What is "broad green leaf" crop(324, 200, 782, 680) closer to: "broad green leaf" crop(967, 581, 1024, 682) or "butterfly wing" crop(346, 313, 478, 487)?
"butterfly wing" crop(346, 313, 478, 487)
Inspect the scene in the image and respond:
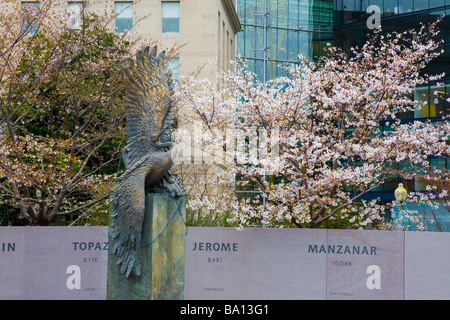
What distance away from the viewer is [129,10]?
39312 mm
══════════
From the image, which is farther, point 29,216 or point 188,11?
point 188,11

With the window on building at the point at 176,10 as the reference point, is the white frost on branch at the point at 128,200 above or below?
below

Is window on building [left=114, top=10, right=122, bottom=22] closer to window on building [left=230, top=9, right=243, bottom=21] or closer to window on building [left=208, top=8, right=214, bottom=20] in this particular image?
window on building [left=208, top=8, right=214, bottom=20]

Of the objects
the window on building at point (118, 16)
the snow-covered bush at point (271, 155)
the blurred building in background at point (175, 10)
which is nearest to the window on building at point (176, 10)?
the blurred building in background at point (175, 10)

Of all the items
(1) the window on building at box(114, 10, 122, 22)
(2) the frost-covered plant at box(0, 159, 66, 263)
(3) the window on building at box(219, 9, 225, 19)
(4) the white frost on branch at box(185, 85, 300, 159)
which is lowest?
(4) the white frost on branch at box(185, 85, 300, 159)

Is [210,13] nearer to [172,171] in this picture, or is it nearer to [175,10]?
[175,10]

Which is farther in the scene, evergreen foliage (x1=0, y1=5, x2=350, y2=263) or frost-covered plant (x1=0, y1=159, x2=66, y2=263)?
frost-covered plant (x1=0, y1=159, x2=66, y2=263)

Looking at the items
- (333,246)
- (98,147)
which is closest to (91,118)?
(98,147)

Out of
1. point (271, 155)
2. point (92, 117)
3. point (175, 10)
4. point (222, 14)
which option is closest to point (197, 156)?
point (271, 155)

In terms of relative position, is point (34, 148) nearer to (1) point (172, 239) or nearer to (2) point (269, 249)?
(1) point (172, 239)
══════════
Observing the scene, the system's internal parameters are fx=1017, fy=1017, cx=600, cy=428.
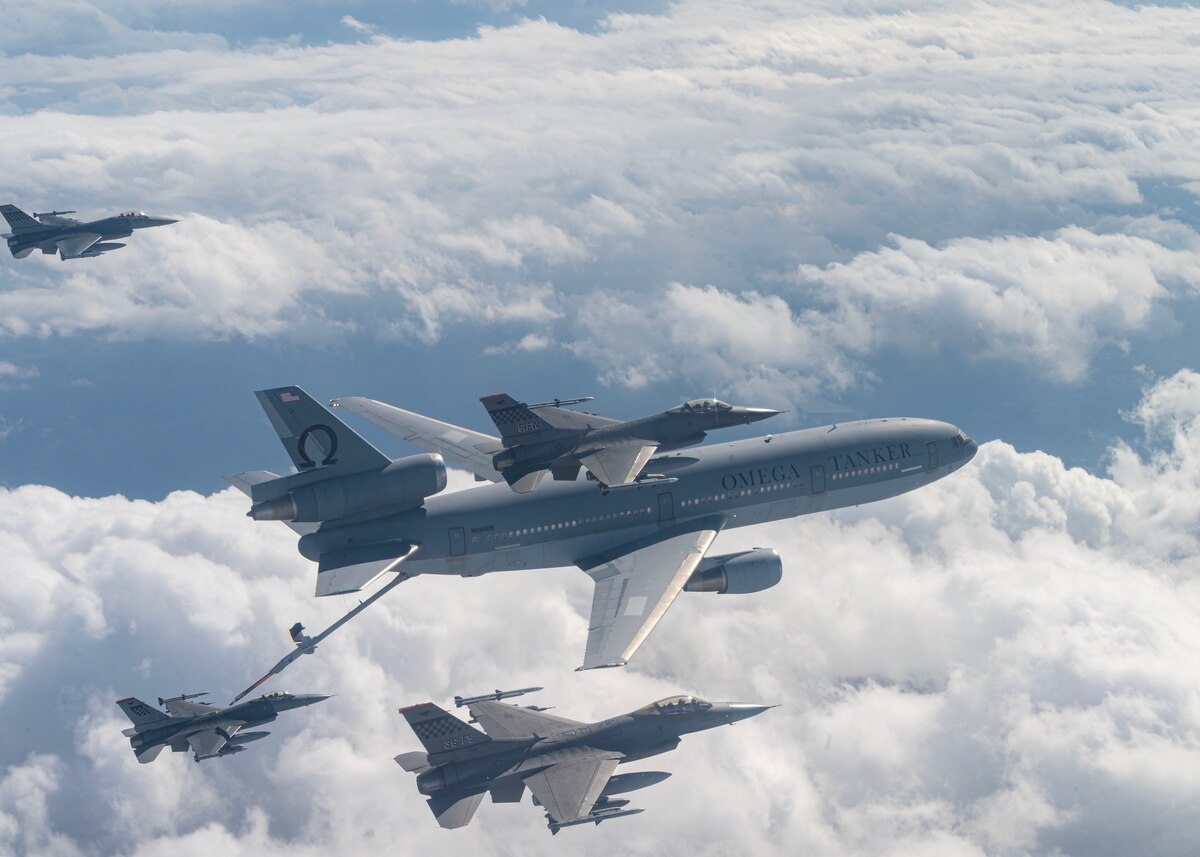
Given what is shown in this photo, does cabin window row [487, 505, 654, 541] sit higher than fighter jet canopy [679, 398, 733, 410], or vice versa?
══════════
■ **STATED TASK**:
Please copy the items, beginning at the line that has "Observing the scene, the" and stopping after the line that has "Given what is". Leave the pictures out.

■ **RESULT OF THIS EXERCISE**:
Observing the scene, the system's internal parameters are fx=1017, fy=1017, cx=600, cy=428.
Given what is shown in this photo, does cabin window row [487, 505, 654, 541] sit higher than fighter jet canopy [679, 398, 733, 410], or vice versa?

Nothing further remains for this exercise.